Para siswa kelas III, IV, V, dan VI sekolah itu terlihat secara saksama memperhatikan penjelasan yang selain menyangkut usia pertumbuhan, juga saat yang tepat menanamnya, dan berbagai hama serta penyakit yang sering menyerang komoditas hortikultura tersebut dengan cara mengatasinya.
Beberapa di antara mereka juga diminta Riyadi yang guru kelas IV sekolah itu untuk mengitung jumlah biji sayuran yang bisa ditangkar menjadi bibit tanaman.
Pegiat Tim Edukasi "Tuk Mancur", sekelompok masyarakat Desa Ngargomulyo untuk pendidikan cinta alam Merapi, Bernadus Parno menyebutkan bahwa muatan lokal berupa pelajaran pertanian di sekolah dasar itu sebagai "kelas sawah".
Pelajaran tersebut untuk mendekatkan anak-anak sejak dini, dengan lingkungan alam dan pertanian di kawasan Gunung Merapi.

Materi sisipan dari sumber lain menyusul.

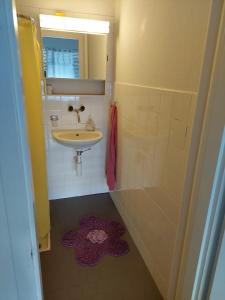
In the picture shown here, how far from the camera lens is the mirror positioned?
2219mm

Apalagi sebagian besar masyarakat setempat hidup dari pengelolaan pertanian, terutama aneka hortikultura.
Tim itu, sejak beberapa tahun terakhir mendampingi para siswa berasal dari berbagai sekolah kota, khususnya di Pulau Jawa, menjalani program "mendiami lingkungan" (live in) di desa setempat, di kawasan Gunung Merapi.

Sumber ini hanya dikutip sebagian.